── PASSAGE TO READ
Cannot manage my subscription
I'm on the Individual Plan, billed through the App Store. My subscription should be managed in iTunes.
However, my subscription cannot be found in iTunes. I assume it is because I changed my country of Apple ID from Japan to USA.
When I started to subscribe, I purchased 1Password through Japanese iTunes Store. Currently, my Apple ID has changed to USA. My credit card, billing address, and iTunes Store are all USA's.
I am not able to access to my subscription either iTunes or 1Password website.
1Password Version: 1Password 7 Version 7.3.2 (70302003) Mac App Store
Extension Version: Not Provided
OS Version: Not Provided
Sync Type: Not Provided
Comments
-
@daiji: 大変だなぁ… I can't say that I've heard of that happening before, but it makes sense. As far as I know there's no way to access purchases of any kind for another region than the one your Apple ID is set to. You definitely won't be able to do anything with it through our website if you're being billed through Apple, as we simply don't have access to their systems. The best thing to do would be to contact Apple to see what they recommend. Even if you deleted your 1Password account (I'm not recommending that, but as an example) you would need to cancel with Apple since you're subscribed through them. They have some suggestions here, under "If you still can't view your subscriptions":
https://support.apple.com/en-us/HT202039
I don't think any of that applies to your situation, but there's a way to contact them. I think that would be best, as I wouldn't want to tell you the wrong thing and complicate it for you further. I'm sure they will be in the best position to advise you on this, and I'd be interested to hear what they suggest.
0 -
This happened to me, too @daiji - which I just discovered today.
I subscribed in Jul 2018 while living in the U.K. and on the U.K. App Store. I moved back to the States in Jan 2019 and was just thinking about when/if my 1Password subscription was going to renew as I had not received any emails. I couldn't remember what I had signed up for, so when I went to check the Billing on 1Password.com, it said it was managed by Apple.
────
── DATA RECORDS
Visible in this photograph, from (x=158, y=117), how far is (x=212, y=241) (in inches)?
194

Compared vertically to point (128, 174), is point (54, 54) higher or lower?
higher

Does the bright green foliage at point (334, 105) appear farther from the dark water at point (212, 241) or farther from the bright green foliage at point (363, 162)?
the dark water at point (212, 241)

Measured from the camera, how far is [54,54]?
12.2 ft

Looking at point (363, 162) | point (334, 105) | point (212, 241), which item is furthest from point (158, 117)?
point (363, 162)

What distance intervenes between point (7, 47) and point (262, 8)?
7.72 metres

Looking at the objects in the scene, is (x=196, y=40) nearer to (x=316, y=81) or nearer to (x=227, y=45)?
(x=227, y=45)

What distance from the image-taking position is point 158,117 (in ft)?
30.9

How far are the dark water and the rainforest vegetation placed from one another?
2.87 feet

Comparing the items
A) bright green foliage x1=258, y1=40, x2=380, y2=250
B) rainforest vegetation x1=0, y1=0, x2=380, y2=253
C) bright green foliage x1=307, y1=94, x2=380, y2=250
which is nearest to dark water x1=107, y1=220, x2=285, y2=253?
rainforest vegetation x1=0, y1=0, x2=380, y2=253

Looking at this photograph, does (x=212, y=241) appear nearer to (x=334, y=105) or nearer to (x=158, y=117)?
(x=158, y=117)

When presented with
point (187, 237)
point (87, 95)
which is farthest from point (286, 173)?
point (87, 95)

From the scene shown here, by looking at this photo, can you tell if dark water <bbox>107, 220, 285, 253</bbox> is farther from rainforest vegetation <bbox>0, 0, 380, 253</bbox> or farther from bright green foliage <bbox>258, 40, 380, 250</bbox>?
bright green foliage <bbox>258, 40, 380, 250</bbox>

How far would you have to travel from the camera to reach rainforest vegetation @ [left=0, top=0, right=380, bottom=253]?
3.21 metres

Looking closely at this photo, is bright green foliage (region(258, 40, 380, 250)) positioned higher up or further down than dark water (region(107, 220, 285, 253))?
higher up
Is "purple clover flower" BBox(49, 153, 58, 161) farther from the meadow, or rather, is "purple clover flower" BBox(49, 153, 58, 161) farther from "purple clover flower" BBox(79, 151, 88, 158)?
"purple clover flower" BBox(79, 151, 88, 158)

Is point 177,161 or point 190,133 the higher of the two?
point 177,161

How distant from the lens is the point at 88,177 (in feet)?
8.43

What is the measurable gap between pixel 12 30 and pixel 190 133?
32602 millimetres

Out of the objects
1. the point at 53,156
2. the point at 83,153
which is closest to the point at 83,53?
────
§ EXERCISE REQUIREMENTS
Continue the forum thread about the 1Password subscription, picking up right after its last sentence. These entries have no connection to the forum thread about the 1Password subscription.

§ OUTPUT
But when I went to Apple, there was no record of a subscription. On a hunch, I switched BACK to the U.K. App Store and found my 1Password subscription sitting there getting ready to renew in a few weeks.
I was only able to switch back to the U.K. App Store because I still had a valid credit/debit card from the U.K., having not had the time yet to properly close out my U.K. bank account. You have to have a valid form of payment in most countries that Apple does business in, so even though my U.K. balance was basically zero, Apple still let me switch back.
It will get interesting now to see what happens. I cancelled my U.K. subscription while logged in the U.K. Apple store. As you all may know, when you do that, the subscription doesn't immediately cancel, but is still "good" until its normal expiration date. So, I'm technically still active under the U.K. App Store for a few weeks more. I switched back to the U.S. App Store now.
When I login to 1Password.com and look at the Billing, it still tells me that Apple manages my subscription, but that is likely because Apple still flags the account as 'paid' or 'paying' as far as 1Password can see. So, I'll have to wait and see what happens in a few weeks when the U.K. App Store doesn't renew my 1Password subscription.
My expectation as a customer is that in a few weeks I'll get a nice email from 1Password letting me know that my subscription has expired and offering me a variety of solutions as to how to proceed. My other expectation is that there is some kind of 'grace' period where I can still access all my passwords, meaning that I won't suddenly go from being "active" and having zero control as to how to change my subscription (which is my current status) to suddenly being locked out from 1Passwords logins on 12:01AM on the day my subscription renews. Of course, I've been around computers and systems long enough in my life to know that, like the response from 1Password above, not every scenario has been tested and explored and that machines are heartless... ha ha. By which I hope I won't have to send in a support request to 1Password the day my subscription expires and can get a week to figure out what I want to do.
Because I might not want to tie my 1Password subscription to Apple again. That is my normal default mode (not trusting the payment and subscription systems of most software companies and preferring instead to let Apple manage/strong-arm those software companies into reasonable compliance), but in this case, considering the hassle of what I've already experienced, and not yet sure what is yet to come, and in additional consideration on how critical my password manager is to the rest of my digital life to even being able to function at all on my machines and the internet, I'm a little worried that I could have gotten stuck in the cold after the fact, had I not happen to realize this today just luckily a few weeks before the U.K. App Store would have attempted to renew my U.K. Subscription (and failed) and then my 1Password account could have been shuttered secretly, or I would have been sent off to the Spice Mines of Kessel or something.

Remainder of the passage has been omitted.